Силы прибывали медленно; подолгу бывал во сне, а если не спал, то бездумно разглядывал пучки трав и кореньев, которыми сплошь были завешены стены и столь; или глядел на козу Лешку – ее вначале пугался, думал: как есть нечистик рогатый, а бабка Кульчиха – ведьма, но пообвык и даже умилялся при виде немигающих, добрых козьих глаз, а Лешка, почувствовав расположение, стала подходить, осмелилась приближать свою морду и дышать в лицо, лизала шершавым языком руки. И пес Муха, на ночь зазываемый в хату, как объяснила Кульчиха, чтоб не загрызли волки, тоже стал привычным, и Мишке мерещилось, что он с давних лет живет под этой низкой столью, откуда исходят дурманом сухие травы, и с этой седой, иссушенной временем старухой, которая ростом была чуть выше Лешки, но которой, вспоминалось, все боялись или побаивались, и с этой ласковой бородатой козой, и с бурнастым псом, который свирепо облаивал конного паробка, привозившего старухе припасы. Радовался, что жив, оживает, но хотелось лежать и лежать, вот так, беззаботно, только бы в боку перестало жечь.
Потом вспомнилось, что живут поблизости мать, отец, сестры. Мишка огорченно спросил, почему не приходят.
– Потому что велела не приходить,– отвечала Кульчиха.– Помочь ничем не помогут, только зазря Муха будет брехать и Лешка пугаться.

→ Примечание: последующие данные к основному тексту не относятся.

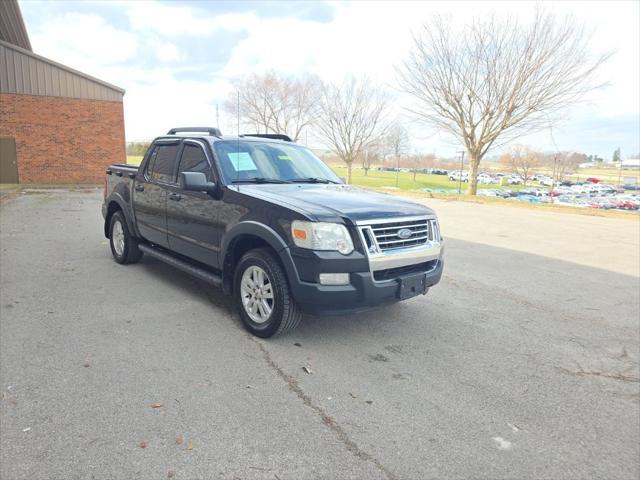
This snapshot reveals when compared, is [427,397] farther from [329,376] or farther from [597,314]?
[597,314]

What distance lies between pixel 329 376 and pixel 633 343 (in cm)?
317

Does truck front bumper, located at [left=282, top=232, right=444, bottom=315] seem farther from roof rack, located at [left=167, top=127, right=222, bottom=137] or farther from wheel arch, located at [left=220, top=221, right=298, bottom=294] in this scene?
roof rack, located at [left=167, top=127, right=222, bottom=137]

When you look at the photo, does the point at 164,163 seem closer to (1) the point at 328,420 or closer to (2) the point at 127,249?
(2) the point at 127,249

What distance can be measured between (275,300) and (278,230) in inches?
24.1

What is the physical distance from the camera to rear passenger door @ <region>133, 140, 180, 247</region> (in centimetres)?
554

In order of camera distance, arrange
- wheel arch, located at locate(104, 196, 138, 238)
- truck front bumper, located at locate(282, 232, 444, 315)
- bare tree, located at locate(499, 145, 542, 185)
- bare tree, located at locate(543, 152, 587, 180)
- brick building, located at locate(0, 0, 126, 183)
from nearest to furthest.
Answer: truck front bumper, located at locate(282, 232, 444, 315) → wheel arch, located at locate(104, 196, 138, 238) → brick building, located at locate(0, 0, 126, 183) → bare tree, located at locate(543, 152, 587, 180) → bare tree, located at locate(499, 145, 542, 185)

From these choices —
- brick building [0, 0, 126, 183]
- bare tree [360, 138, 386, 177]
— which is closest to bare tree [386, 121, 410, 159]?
bare tree [360, 138, 386, 177]

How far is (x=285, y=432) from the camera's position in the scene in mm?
2730

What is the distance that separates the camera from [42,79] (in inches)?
839

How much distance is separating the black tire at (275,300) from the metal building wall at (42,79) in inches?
886

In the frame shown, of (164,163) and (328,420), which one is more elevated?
(164,163)

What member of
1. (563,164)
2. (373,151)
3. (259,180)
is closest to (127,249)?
(259,180)

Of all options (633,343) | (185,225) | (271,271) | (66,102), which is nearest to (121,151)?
(66,102)

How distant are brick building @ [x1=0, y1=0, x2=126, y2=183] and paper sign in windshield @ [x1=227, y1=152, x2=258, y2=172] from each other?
21013 millimetres
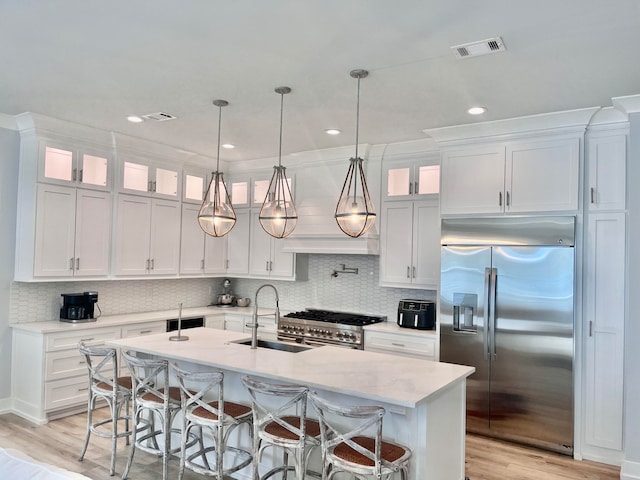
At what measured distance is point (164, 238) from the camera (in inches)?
227

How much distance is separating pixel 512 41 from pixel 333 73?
1128 mm

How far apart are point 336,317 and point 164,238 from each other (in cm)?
228

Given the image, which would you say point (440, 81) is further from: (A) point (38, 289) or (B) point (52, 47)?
(A) point (38, 289)

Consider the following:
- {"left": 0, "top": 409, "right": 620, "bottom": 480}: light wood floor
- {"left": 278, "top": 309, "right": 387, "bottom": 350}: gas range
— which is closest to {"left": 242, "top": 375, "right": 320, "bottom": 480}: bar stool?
{"left": 0, "top": 409, "right": 620, "bottom": 480}: light wood floor

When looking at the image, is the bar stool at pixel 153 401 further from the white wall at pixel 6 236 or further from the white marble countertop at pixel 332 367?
the white wall at pixel 6 236

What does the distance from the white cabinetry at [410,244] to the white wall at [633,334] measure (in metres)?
1.73

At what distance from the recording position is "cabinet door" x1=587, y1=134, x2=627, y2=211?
3.87 metres

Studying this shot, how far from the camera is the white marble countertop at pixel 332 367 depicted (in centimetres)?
260

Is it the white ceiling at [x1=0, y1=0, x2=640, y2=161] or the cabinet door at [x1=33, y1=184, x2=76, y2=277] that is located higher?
the white ceiling at [x1=0, y1=0, x2=640, y2=161]

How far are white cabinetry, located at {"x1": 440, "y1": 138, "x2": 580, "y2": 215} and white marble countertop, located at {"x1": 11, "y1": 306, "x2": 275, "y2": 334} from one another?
2501 millimetres

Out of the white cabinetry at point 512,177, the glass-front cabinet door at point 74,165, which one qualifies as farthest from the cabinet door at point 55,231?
the white cabinetry at point 512,177

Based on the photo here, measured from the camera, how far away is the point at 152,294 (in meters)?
6.00

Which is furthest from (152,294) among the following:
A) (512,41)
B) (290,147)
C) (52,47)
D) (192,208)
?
(512,41)

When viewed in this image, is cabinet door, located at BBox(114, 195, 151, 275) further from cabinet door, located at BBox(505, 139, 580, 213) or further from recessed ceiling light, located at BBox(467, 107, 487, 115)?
cabinet door, located at BBox(505, 139, 580, 213)
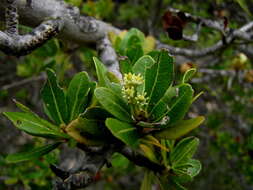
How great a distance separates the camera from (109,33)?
4.53 feet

Земля – главная мать, она чувствует, кто отходил свое, кто свое недоделал, она сама решает: кого забирать, кого рано. Пусть дома об здоровье молятся или в церковь ездят, а здесь не церковь.
– А как Рыгор мой? – спрашивал Мишка.
– Встал твой Рыгор. Слабо его стукнули.
– А меня?
– Ты чудом живой. Тебя теперь не скоро убьют.
– Значит, убьют? – повторил Мишка.– А как, бабка Кульчиха, ты судьбу гадаешь?